## Records to use
------------------------------------------------------------------------

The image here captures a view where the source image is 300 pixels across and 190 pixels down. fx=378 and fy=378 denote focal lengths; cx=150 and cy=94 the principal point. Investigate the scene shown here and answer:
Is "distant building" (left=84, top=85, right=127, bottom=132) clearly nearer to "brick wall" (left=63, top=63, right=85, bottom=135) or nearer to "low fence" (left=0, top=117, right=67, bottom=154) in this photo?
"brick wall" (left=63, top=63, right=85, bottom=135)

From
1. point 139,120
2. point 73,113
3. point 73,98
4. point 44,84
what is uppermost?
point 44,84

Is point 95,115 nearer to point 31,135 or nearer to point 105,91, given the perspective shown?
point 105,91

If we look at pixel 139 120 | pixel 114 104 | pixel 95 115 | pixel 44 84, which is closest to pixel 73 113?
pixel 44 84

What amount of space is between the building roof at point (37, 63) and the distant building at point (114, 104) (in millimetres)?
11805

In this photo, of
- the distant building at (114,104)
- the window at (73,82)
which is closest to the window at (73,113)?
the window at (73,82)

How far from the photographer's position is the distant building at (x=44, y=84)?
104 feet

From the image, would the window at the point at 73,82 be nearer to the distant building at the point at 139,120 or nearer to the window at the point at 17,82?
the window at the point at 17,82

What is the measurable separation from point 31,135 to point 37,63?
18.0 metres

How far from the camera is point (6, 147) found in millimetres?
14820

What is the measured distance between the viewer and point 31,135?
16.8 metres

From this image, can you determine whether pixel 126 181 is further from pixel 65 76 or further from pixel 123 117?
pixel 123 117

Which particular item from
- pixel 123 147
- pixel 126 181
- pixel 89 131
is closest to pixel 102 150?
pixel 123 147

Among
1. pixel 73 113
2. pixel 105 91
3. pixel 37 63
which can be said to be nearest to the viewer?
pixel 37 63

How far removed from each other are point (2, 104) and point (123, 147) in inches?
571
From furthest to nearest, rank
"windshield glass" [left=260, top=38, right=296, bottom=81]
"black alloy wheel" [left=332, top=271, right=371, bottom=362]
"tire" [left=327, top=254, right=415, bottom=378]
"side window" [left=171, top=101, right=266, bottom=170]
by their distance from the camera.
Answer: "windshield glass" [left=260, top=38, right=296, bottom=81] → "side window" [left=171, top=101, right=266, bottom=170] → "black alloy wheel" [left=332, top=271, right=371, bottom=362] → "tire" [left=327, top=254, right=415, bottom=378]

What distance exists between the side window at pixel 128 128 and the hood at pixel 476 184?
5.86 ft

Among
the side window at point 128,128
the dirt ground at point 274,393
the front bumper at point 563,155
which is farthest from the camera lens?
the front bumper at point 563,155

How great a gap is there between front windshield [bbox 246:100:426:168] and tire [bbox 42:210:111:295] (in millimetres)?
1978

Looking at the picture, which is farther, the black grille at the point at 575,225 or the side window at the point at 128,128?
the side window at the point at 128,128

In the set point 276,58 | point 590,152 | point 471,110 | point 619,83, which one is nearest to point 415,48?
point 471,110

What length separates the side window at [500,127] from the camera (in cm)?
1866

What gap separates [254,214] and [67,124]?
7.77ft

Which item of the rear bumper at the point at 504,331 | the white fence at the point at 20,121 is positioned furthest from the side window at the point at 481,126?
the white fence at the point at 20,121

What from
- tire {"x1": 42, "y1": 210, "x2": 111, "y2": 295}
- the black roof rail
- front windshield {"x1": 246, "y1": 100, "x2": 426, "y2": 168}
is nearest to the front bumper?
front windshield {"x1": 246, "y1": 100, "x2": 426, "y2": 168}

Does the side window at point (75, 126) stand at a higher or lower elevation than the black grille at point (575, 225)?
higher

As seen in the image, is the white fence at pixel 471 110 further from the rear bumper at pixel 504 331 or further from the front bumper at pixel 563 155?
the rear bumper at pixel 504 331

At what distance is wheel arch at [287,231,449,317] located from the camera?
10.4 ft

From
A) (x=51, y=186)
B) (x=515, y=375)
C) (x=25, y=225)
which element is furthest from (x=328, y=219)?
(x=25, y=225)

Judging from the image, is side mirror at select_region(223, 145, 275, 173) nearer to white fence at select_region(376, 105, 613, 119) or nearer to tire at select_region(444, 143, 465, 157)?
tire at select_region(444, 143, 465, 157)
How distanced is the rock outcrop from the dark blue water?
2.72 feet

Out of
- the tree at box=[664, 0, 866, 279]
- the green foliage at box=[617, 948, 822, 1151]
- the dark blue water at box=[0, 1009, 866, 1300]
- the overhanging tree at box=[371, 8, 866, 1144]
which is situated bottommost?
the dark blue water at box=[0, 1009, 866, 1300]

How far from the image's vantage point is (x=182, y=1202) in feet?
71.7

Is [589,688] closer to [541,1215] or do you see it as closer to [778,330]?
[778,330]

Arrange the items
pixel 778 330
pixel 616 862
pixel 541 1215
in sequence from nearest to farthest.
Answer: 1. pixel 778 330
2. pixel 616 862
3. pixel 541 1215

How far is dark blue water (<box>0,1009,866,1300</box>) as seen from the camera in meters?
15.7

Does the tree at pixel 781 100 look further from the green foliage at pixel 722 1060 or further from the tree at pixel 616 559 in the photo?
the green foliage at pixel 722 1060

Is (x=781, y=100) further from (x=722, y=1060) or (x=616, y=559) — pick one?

------------------------------------------------------------------------

## Request
Switch "further from" to "farther from" throughout every row above and reproduce the lines with nothing else altered.

## Final answer
The image here captures a view where the source image is 300 pixels across and 190 pixels down. fx=378 and fy=378 denote focal lengths; cx=150 and cy=94 the principal point. Investigate the scene shown here and answer:
Is "distant building" (left=84, top=85, right=127, bottom=132) clearly nearer to "brick wall" (left=63, top=63, right=85, bottom=135) or nearer to "low fence" (left=0, top=117, right=67, bottom=154) in this photo?
"brick wall" (left=63, top=63, right=85, bottom=135)

From
1. point 139,120
2. point 73,113
3. point 73,98
4. point 44,84
what is uppermost?
point 44,84

Is point 95,115 nearer to point 31,135 or nearer to point 105,91, given the perspective shown?
point 105,91

If we look at pixel 139 120 | pixel 114 104 | pixel 95 115 | pixel 44 84, which is closest to pixel 73 113?
pixel 44 84

What amount of space is between the building roof at point (37, 63) and the distant building at point (114, 104) (in millimetres)?
11805

In this photo, of
- the distant building at (114,104)
- the window at (73,82)
which is closest to the window at (73,113)?
the window at (73,82)

How far from the photographer's position is the distant building at (x=44, y=84)?
104 feet

From the image, would the window at the point at 73,82 be nearer to the distant building at the point at 139,120 or nearer to the window at the point at 17,82?
the window at the point at 17,82

What is the measurable separation from point 31,135 to point 37,63?
18.0 metres

How far from the camera is point (6, 147) found in millimetres?
14820

What is the measured distance between the viewer and point 31,135?
16.8 metres

From this image, can you determine whether pixel 126 181 is farther from pixel 65 76 or farther from pixel 123 117?
pixel 123 117

Which particular item from
- pixel 123 147
- pixel 126 181
- pixel 89 131
is closest to pixel 102 150?
pixel 123 147

Among
1. pixel 73 113
2. pixel 105 91
3. pixel 37 63
which can be said to be nearest to the viewer?
pixel 37 63

How far removed from each other are point (2, 104) and point (123, 147) in inches?
571
From furthest to nearest, rank
"windshield glass" [left=260, top=38, right=296, bottom=81]
"black alloy wheel" [left=332, top=271, right=371, bottom=362]
"tire" [left=327, top=254, right=415, bottom=378]
"side window" [left=171, top=101, right=266, bottom=170]
by their distance from the camera.
Answer: "windshield glass" [left=260, top=38, right=296, bottom=81] → "side window" [left=171, top=101, right=266, bottom=170] → "black alloy wheel" [left=332, top=271, right=371, bottom=362] → "tire" [left=327, top=254, right=415, bottom=378]

What distance exists between the side window at pixel 128 128 and the hood at pixel 476 184?
5.86 ft

Among
the side window at point 128,128
the dirt ground at point 274,393
the front bumper at point 563,155
which is farthest from the camera lens?
the front bumper at point 563,155

How great a gap is there between front windshield [bbox 246:100:426:168] and tire [bbox 42:210:111:295] (in millimetres)?
1978

Looking at the picture, which is farther, the black grille at the point at 575,225 or the side window at the point at 128,128?
the side window at the point at 128,128

In the set point 276,58 | point 590,152 | point 471,110 | point 619,83, which one is nearest to point 415,48?
point 471,110

What length separates the side window at [500,127] from the camera (in cm)?
1866

What gap separates [254,214] and [67,124]?
7.77ft

Which item of the rear bumper at the point at 504,331 | the white fence at the point at 20,121 is positioned furthest from the side window at the point at 481,126?
the white fence at the point at 20,121

What from
- tire {"x1": 42, "y1": 210, "x2": 111, "y2": 295}
- the black roof rail
- front windshield {"x1": 246, "y1": 100, "x2": 426, "y2": 168}
is nearest to the front bumper?
front windshield {"x1": 246, "y1": 100, "x2": 426, "y2": 168}

Does the side window at point (75, 126) stand at a higher or lower elevation than the black grille at point (575, 225)?
higher

As seen in the image, is the white fence at pixel 471 110 farther from the rear bumper at pixel 504 331 or farther from the front bumper at pixel 563 155?
the rear bumper at pixel 504 331

At what distance is wheel arch at [287,231,449,317] located from the camera?
10.4 ft

From
A) (x=51, y=186)
B) (x=515, y=375)
C) (x=25, y=225)
which element is furthest from (x=328, y=219)?
(x=25, y=225)

Judging from the image, is side mirror at select_region(223, 145, 275, 173) nearer to white fence at select_region(376, 105, 613, 119) or nearer to tire at select_region(444, 143, 465, 157)?
tire at select_region(444, 143, 465, 157)
How distanced is the rock outcrop from the dark blue water?
2.72 feet

Out of
- the tree at box=[664, 0, 866, 279]
- the green foliage at box=[617, 948, 822, 1151]
- the dark blue water at box=[0, 1009, 866, 1300]
- the overhanging tree at box=[371, 8, 866, 1144]
which is situated bottommost?
the dark blue water at box=[0, 1009, 866, 1300]

How far from the image's vantage point is (x=182, y=1202) in feet?
71.7

Is [589,688] closer to [541,1215] or do you see it as closer to [778,330]?
[778,330]

Arrange the items
pixel 778 330
pixel 616 862
pixel 541 1215
in sequence from nearest to farthest.
Answer: 1. pixel 778 330
2. pixel 616 862
3. pixel 541 1215

How far is dark blue water (<box>0,1009,866,1300</box>) as seen from the camera in meters?
15.7

Does the tree at pixel 781 100 look farther from the green foliage at pixel 722 1060 or farther from the tree at pixel 616 559 in the photo?
the green foliage at pixel 722 1060

Is (x=781, y=100) farther from (x=722, y=1060) or (x=616, y=559) — pick one?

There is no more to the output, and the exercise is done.